Data section below:
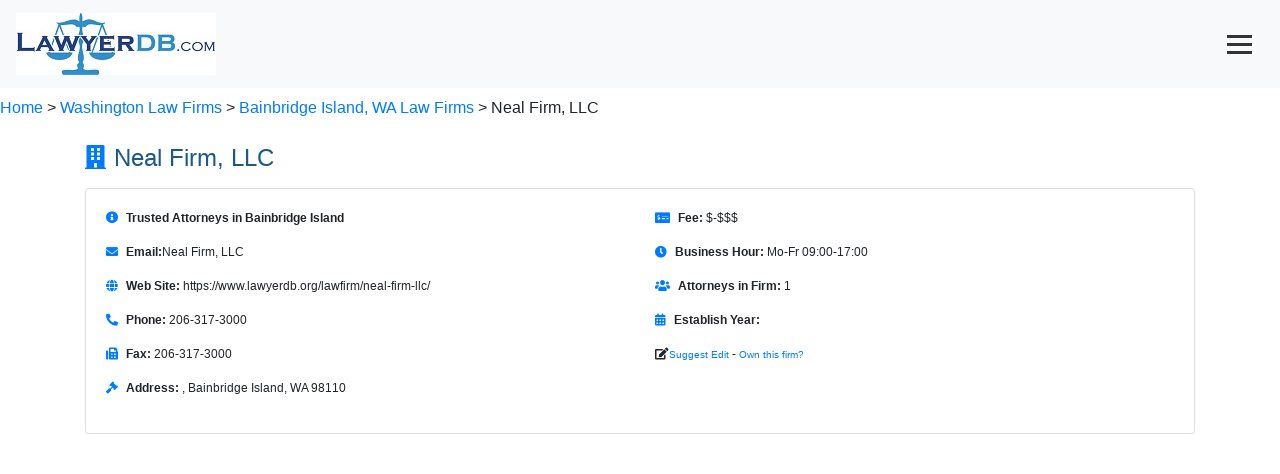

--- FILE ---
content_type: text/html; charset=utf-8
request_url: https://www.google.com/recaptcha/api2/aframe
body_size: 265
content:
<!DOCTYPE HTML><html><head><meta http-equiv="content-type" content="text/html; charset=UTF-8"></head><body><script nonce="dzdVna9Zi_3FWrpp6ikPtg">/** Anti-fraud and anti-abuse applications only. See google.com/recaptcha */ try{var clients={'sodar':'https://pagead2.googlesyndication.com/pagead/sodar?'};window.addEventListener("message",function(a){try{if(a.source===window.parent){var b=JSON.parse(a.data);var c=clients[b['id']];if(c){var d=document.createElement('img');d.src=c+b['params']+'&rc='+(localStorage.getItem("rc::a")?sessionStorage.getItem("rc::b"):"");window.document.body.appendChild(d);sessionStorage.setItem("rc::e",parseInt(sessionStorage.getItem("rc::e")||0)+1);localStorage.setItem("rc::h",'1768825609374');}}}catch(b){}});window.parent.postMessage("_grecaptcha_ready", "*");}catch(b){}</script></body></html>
End of Data section.
Data section below:
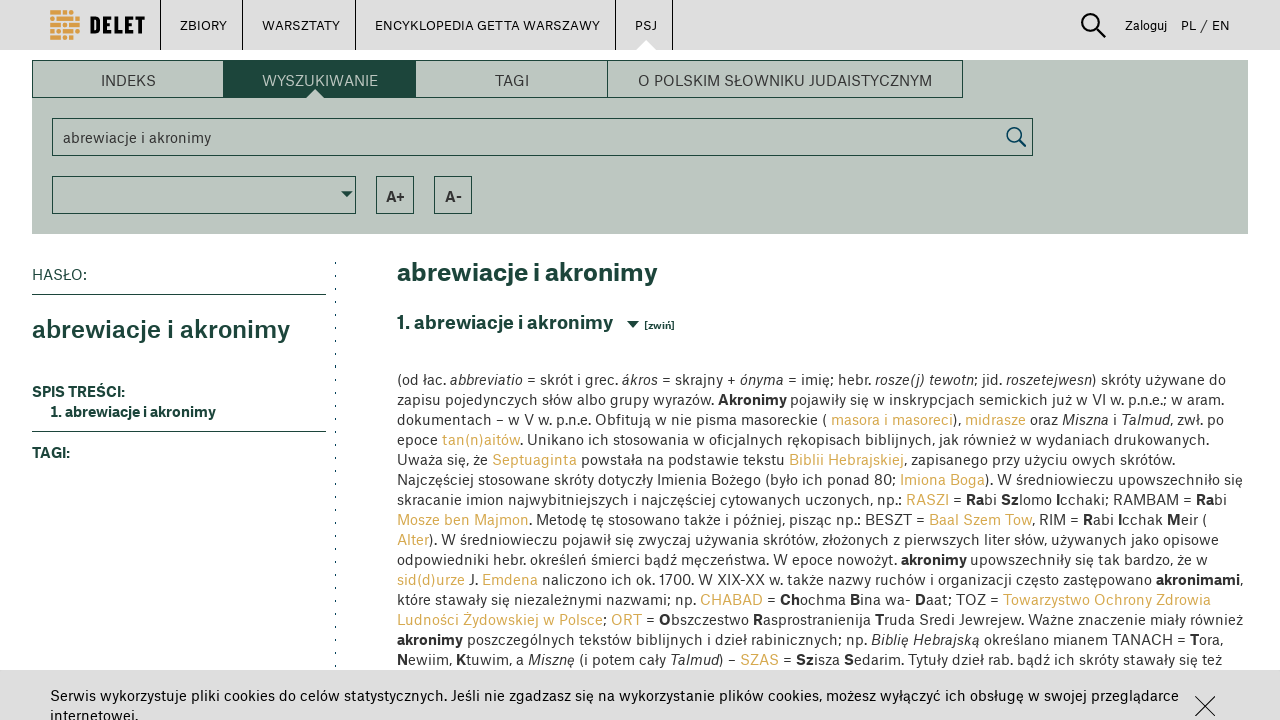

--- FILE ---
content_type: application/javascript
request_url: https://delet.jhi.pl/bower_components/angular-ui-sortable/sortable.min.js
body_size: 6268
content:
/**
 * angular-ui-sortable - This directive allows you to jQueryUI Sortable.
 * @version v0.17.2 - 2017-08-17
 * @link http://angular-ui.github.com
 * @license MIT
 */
End of Data section.
Find every line in the records above that holds the word "sortable", and copy each one.

- **Response area**:
request_url: https://delet.jhi.pl/bower_components/angular-ui-sortable/sortable.min.js
 * angular-ui-sortable - This directive allows you to jQueryUI Sortable.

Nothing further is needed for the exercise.